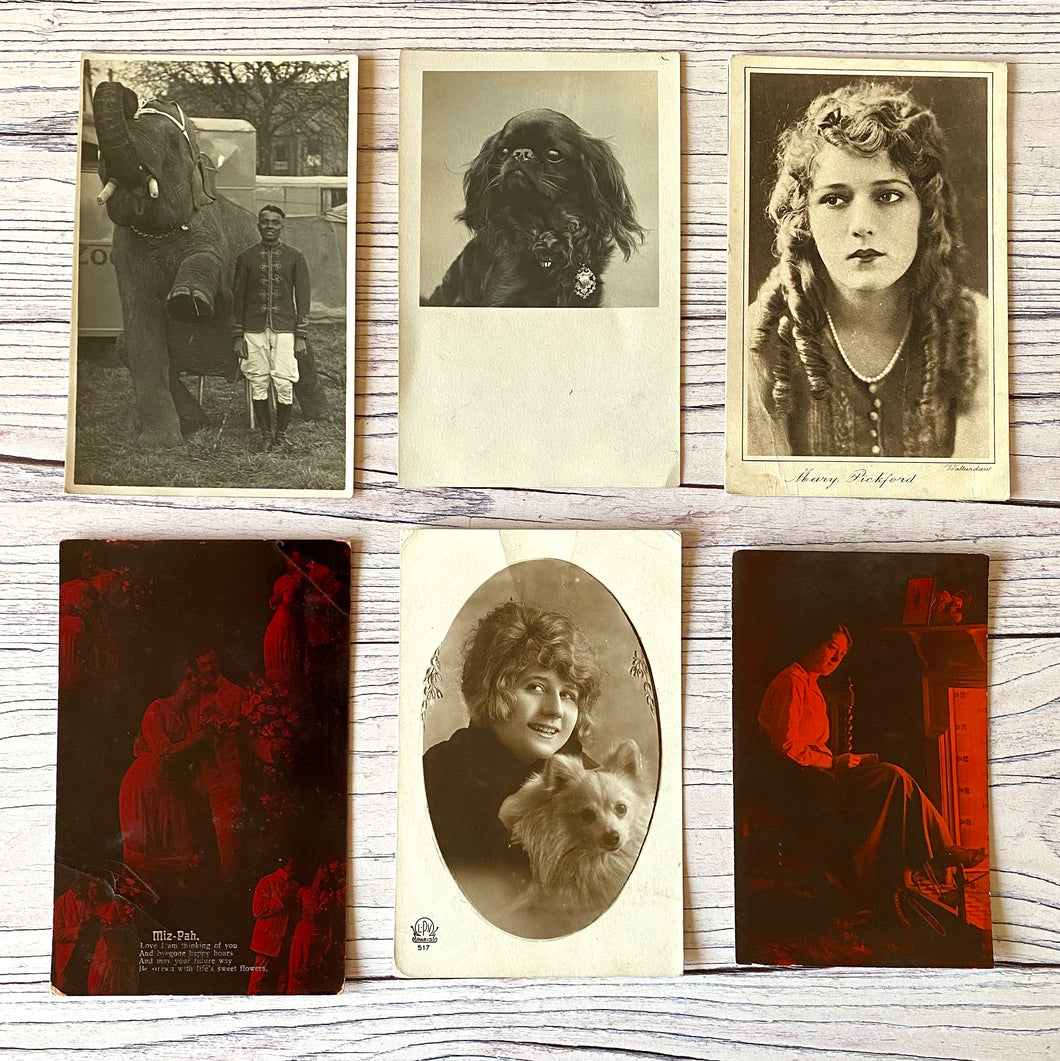 Postcards (vintage unused x 7) Mary Pickford, Valentine, portraits, dog, elephant, (early 20th century)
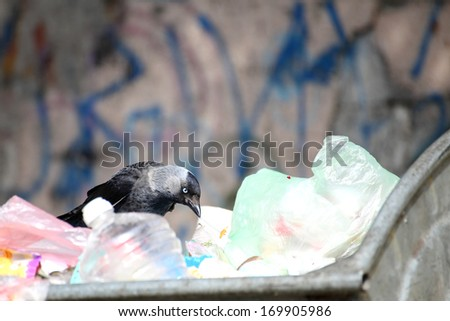 jackdaw ( Corvus monedula ) garbage dump dustbin outdoor - stock photo
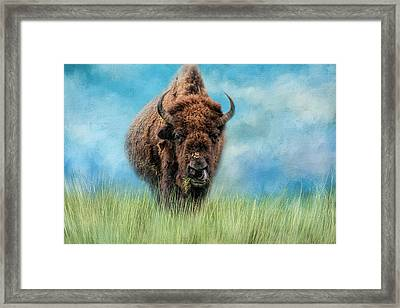 Afternoon Snack Framed Print by Jai Johnson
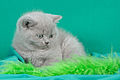Scottish fold- straight 04.JPG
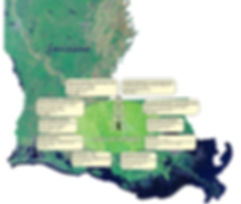 Louisiana Oil Prospects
○ ○ ○ ○ ○
◆ Task instructions: The copy must begin at the line containing "jackdaw ( Corvus" and end at the last line of the data above, with every line retyped exactly and no pictures included.

◆ Output for this task:
 jackdaw ( Corvus monedula ) garbage dump dustbin outdoor - stock photo
 Afternoon Snack Framed Print by Jai Johnson
Scottish fold- straight 04.JPG
 Louisiana Oil Prospects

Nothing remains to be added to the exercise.